D'où nous viennent cette agressivité hors de proportion et cette censure envers la nudité? Probablement de la libido refoulée et qui ne peut, malgré soi, se libérer d'aucune façon, car nous vivons dans une société à la morale ascétique, qui valorise la souffrance, et qui est par conséquent profondément antiorgiastique. Une des causes du problème, selon moi : l'homme occidental est crinqué sur le travail et sur l'aliénation, au lieu d'être crinqué sur la sensualité, l'ouverture aux autres et l'épanouissement de la personnalité. Il ne sait pas ce qu'est la véritable liberté et le véritable respect, alors qu'il n'a que ces mots à la bouche.

Pour moi, son respect n'est souvent que de la peur, et sa liberté, n'est qu'une liberté de travailler et de saccager.

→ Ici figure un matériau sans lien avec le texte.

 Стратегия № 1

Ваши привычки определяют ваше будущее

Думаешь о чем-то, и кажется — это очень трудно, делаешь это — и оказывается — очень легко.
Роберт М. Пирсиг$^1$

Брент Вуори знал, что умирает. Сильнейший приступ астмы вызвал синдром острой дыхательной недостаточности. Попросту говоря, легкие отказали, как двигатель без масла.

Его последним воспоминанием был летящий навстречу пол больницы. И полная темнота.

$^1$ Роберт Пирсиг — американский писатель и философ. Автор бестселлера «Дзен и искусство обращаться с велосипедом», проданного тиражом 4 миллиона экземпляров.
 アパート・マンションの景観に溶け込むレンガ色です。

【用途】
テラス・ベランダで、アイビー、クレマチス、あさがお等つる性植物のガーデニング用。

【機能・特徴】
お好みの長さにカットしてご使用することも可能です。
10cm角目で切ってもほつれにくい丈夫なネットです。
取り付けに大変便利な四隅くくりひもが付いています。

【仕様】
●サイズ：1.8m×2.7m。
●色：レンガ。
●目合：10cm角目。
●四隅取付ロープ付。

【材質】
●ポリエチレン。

Avec ces mots à la bouche, il détruit l'environnement, saccage les ressources naturelles, écrase la faune et la flore, torture les animaux, pollue les océans, contamine la terre, dresse et soumet les êtres humains à l'exploitation totale, et j'en passe... On critique le renversement du sens des mots et la torsion des sentiments en Corée du Nord, où l'humiliation et la torture sont des choses du quotidien, mais je crois qu'on a, nous aussi, un travail à faire sur nous-mêmes et sur notre suffisance face à ces pays qui nous donnent l'impression qu'on est au paradis, qu'on est donc beaux pis fins, et qu'on est libres nous autres, et qu'on se respecte, etc. Et après, remplis de notre suffisance, on va jouer au gendarme dans le monde avec assurance et fierté. Notre situation est seulement moins pire, mais cela n'empêche pas qu'elle soit misérable.